▶ **ЗАДАНИЯ**
- 1) Переведите на английский язык предложение из фрагмента: «Итак, три измерения времени и три же – пространства».
- 2) Ответьте по фрагменту на вопросы, каждый ответ дайте с новой строки с той же пометкой.
(a) Чьи слова об Аврааме приведены во фрагменте?
(b) Какие три формы обозначения человека в мире перечислены во фрагменте?
(c) Чем является «я» в пространственных отношениях согласно фрагменту?
- 3) Напечатайте часть фрагмента, которая начинается словами «Итак, три измерения» и заканчивается словами «есть все безличное.».

▶ **ВЫБРАННЫЙ ФРАГМЕНТ**
Кьеркегор: «Если этическое есть высшее, то Авраам погиб». Средоточие «я» в Боге таково, что «я» растворяется, лишается личностного начала, самосознание заменяется другим, «парадигматическим» сознанием, близким, может быть, к коллективной норме, хотя коллективная норма это не только не нравственный закон, но даже и не религиозное сознание. При этом твое «я» принимает эту норму путем внушения, воспитания (внушаемость возможна до такой степени, что «я» и не мыслит другого самосознания) за свою собственную.

Итак, три измерения времени и три же – пространства. Формы обозначения человека в мире и себя в мире, то есть субъекта, объекта и фона. Фон – это «man», «всемство», «on», то есть все безличное.

Настоящее время потому и кажется фикцией, что оно переживается, а не осознается, как и само «я» в момент действия, иначе – феномен раздвоения личности, вообще рассогласованности. Прошлое и будущее, даже твои собственные, – это уже объекты, нечто осознаваемое, и если переживаемое, то абстрактно, эстетически, и «я» переживаемое все-таки туда не внедряется.

То же и в пространственных отношениях: «я» – это точка, не имеющая измерения. Отход «я» вовне (самоотстранение), объективирование порождает движение – линию, движение линии – плоскость, движение плоскости – объем. Это уже объекты. То же и в обратном порядке: но всегда пространственное «развоплощение» натолкнется на неделимое «я», точку, способную отождествиться с объектом любого пространственного (временного) порядка. Потому что в этом-то и различие «я» осознаваемого от «я» переживаемого. Одно не может перейти в другое (вытеснить, заменить, заместить, как не может символ заменить образ). Весь остальной мир – мера фона, третья мера.

(Набор записей)
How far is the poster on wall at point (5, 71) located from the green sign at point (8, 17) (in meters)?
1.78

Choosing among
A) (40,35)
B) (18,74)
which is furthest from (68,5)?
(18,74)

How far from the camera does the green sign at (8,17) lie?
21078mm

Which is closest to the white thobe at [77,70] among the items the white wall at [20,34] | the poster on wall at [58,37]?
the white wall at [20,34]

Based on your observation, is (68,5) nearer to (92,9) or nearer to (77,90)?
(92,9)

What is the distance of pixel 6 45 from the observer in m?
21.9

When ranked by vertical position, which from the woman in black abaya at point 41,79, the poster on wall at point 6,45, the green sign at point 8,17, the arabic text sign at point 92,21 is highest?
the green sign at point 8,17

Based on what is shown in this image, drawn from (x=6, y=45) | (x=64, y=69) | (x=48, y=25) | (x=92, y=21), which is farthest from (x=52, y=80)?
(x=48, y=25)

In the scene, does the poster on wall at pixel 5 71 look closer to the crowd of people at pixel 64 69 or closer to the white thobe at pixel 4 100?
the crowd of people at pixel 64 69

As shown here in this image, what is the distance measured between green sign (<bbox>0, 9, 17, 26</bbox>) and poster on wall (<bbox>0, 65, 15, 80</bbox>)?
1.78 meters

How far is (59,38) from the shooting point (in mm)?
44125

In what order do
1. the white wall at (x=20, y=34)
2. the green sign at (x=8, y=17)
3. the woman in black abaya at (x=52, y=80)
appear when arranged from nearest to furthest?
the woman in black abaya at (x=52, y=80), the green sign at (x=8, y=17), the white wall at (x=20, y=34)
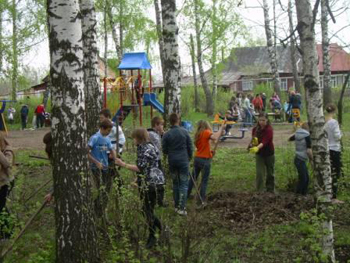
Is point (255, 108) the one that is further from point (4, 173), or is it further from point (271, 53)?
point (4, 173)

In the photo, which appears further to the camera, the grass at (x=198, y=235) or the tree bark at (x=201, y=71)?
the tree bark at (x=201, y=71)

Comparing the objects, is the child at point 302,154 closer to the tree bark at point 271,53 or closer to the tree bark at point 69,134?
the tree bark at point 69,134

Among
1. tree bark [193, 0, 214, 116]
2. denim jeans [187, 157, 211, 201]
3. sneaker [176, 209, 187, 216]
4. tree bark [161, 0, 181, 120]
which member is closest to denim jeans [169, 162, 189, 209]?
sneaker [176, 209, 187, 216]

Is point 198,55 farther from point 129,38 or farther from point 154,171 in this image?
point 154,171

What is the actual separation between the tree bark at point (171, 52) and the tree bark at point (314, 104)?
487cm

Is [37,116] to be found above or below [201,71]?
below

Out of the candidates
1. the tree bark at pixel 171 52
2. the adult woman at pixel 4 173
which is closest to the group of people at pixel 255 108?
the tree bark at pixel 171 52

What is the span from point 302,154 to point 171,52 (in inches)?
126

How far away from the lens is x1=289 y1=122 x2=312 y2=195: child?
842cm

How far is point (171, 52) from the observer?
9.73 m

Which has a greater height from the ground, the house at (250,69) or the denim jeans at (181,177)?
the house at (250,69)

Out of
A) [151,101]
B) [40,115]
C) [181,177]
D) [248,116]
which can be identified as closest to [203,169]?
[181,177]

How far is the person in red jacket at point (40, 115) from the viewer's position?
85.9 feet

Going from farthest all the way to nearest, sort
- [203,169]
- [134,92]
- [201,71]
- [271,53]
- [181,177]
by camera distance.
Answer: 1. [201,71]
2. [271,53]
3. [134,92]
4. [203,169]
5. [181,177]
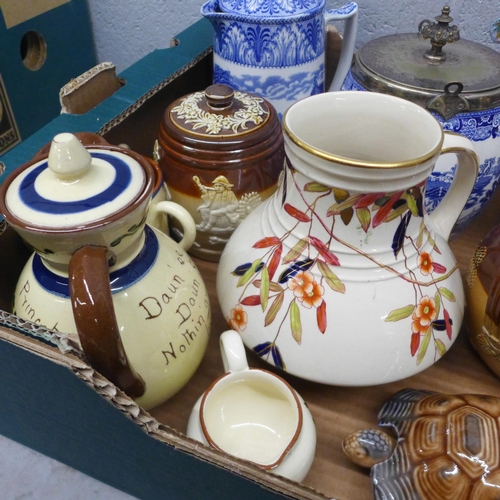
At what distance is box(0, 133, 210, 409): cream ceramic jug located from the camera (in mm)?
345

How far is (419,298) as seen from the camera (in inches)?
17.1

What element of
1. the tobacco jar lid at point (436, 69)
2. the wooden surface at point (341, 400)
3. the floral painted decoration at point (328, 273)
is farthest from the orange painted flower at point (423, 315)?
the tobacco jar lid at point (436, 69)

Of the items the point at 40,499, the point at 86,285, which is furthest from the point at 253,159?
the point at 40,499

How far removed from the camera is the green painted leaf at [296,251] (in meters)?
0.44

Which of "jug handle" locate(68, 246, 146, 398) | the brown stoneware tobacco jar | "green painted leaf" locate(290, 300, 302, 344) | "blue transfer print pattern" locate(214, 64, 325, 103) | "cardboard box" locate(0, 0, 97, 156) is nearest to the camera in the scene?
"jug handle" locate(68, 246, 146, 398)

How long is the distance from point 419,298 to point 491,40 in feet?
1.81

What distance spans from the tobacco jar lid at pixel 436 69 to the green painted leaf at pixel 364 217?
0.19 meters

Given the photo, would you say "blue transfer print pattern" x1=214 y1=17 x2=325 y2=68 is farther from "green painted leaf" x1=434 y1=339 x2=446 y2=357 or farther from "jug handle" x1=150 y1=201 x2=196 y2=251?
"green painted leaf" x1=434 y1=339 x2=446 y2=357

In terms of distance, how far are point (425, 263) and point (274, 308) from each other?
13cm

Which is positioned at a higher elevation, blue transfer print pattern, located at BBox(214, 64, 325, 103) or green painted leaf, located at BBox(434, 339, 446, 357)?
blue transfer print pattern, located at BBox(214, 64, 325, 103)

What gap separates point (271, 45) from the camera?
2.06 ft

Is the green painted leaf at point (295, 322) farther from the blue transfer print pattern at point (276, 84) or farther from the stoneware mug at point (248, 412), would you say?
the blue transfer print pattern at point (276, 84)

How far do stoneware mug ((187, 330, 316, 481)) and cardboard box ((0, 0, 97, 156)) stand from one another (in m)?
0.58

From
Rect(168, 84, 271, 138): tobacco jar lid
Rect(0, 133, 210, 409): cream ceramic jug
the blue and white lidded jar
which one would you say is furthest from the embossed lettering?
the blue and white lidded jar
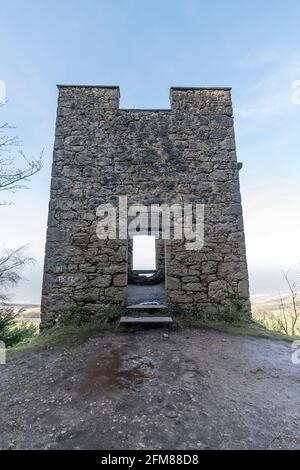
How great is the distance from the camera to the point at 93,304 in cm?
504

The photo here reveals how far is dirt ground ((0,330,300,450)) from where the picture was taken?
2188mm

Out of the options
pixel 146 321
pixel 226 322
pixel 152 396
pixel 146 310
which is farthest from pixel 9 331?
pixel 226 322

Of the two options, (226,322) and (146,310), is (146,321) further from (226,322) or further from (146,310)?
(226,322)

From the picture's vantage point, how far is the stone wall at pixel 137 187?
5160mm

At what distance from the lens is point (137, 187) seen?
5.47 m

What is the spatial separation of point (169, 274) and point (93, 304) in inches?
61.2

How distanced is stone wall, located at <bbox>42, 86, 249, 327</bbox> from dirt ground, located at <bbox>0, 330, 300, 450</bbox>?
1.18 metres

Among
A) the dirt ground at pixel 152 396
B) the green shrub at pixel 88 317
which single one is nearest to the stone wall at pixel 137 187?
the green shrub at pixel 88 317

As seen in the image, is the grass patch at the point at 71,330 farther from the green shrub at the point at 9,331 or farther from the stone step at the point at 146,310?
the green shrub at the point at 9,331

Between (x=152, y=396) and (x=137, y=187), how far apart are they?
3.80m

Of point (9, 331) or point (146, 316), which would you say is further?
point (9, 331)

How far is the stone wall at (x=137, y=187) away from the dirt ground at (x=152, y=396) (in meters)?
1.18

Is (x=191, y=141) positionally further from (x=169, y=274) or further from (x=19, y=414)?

▶ **ОТВЕТЫ**
- 1) So, there are three dimensions of time, and likewise three of space.

- 2)
(a) Кьеркегора.
(b) Субъект, объект и фон.
(c) Точкой, не имеющей измерения.

- 3)
Итак, три измерения времени и три же – пространства. Формы обозначения человека в мире и себя в мире, то есть субъекта, объекта и фона. Фон – это «man», «всемство», «on», то есть все безличное.